Renate Loll on her view of breakthroughs and progress in theoretical physics:
“If we consider high-energy theoretical breakthroughs, I don’t see any. We have found the Higgs particle but that had been theoretically predicted a long time ago. [...] I think it’s very hard to measure progress, not just in quantum gravity, but in the whole of theoretical high-energy physics. What is progress? If you take some particular approach you can have an objective notion of technical progress within that approach, but that is usually a long shot from understanding more about nature. If I adopt this higher standard, I really think there hasn’t been any theoretical breakthrough in the past 30 years.”

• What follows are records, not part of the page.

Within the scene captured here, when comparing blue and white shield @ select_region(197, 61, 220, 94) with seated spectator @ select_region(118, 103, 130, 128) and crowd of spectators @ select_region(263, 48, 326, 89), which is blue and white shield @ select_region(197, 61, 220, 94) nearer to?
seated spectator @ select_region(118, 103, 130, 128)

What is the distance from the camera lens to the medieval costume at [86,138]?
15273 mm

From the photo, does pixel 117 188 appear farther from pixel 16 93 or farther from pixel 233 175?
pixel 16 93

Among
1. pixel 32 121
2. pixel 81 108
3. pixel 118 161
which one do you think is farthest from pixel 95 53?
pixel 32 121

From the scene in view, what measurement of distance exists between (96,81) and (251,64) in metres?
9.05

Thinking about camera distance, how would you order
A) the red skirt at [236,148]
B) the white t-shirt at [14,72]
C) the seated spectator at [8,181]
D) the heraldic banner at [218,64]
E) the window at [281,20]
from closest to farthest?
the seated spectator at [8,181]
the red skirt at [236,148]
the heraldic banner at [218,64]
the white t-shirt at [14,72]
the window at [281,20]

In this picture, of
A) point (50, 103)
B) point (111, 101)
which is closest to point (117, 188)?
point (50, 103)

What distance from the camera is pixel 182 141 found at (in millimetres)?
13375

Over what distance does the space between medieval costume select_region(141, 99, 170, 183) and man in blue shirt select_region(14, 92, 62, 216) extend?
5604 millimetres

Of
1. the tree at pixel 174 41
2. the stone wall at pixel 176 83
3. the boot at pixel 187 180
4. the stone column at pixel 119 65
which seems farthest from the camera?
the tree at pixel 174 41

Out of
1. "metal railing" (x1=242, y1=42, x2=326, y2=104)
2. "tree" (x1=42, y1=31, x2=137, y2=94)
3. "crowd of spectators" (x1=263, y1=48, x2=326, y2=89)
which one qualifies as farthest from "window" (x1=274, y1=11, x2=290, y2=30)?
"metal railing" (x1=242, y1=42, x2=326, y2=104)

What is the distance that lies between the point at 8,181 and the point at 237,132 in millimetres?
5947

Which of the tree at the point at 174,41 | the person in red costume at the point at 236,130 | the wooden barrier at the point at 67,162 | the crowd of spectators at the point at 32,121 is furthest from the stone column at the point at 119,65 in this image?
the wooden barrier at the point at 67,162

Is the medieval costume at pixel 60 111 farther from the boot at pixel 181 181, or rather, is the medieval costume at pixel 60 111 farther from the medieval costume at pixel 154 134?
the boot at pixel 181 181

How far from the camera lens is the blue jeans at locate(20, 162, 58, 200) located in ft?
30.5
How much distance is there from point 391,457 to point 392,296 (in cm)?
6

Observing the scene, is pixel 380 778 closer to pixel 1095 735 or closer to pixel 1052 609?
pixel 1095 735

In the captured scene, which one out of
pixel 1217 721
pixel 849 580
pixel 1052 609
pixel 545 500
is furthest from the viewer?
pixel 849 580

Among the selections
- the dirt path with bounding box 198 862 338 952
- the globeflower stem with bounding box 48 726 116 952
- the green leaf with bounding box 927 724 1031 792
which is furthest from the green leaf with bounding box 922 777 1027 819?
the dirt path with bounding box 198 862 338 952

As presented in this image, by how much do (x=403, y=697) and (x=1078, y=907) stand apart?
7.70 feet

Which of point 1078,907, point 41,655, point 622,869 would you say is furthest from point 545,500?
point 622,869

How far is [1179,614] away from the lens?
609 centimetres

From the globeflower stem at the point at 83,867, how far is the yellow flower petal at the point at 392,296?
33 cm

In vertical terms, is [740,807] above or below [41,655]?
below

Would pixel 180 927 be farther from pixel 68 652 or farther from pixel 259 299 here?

Lee Smolin on philosophy of science and his well-known critique of string theory:
“I have many doubts about whether or not I was the right person to be the author of that book. As a person I am very conflict-adverse and I hated the tone of the controversy. Also my own view of string theory is complicated, with strong pluses and strong minuses, and almost none of the reviews or commentary addressed the subtlety and complexity of the issues – and it was that tension that defined the book for me. I wouldn’t have written the book if I didn’t find a lot to be interested in in string theory and, at the same time, a lot to be disappointed by. Also, very few got the fact that string theory was not the main focus of that book. The book was first of all an essay in the philosophy of science concerned with the question of how science works. It was chiefly addressed to the critique of science made by the philosopher Paul Feyerabend, which had had a huge influence on my view of science, but left me with some unanswered questions, which the book addressed. The main thesis of the book was an elaboration of Feyerabend’s claim that controversy and disagreement within the scientific community play an important role in the progress of science. The key point for me was to propose an answer to Feyerabend’s unanswered questions, which involved a characterisation of science as based in a community bound by a certain code of ethics. [...] String theory was in the book as a case study to illustrate these issues of scientific methodology.”
Andrew Strominger:
“I would say that the one thing we know about string theory is that it’s not a theory of strings.”
Leonard Susskind:
“I don’t think that there’s more than one theory of quantum gravity. There may be more than one solution to its equations. String theory is a theory that has lots of different solutions obeying the basic rules of string theory. There are probably more extensive rules, or rules that are more general and have as their solution a broader class of things, which may include string theory. That’s the way I’m inclined to think about it. But there’s absolutely no doubt in my mind of two things: that string theory is a mathematically consistent theory which contains gravity and quantum mechanics but that is narrow and supersymmetric. I have absolutely no doubt that the mathematical structure of string theory is consistent and I have absolutely no doubt that it’s not our universe.”
This is an essential book for all those interested in the history and philosophy of mathematical physics.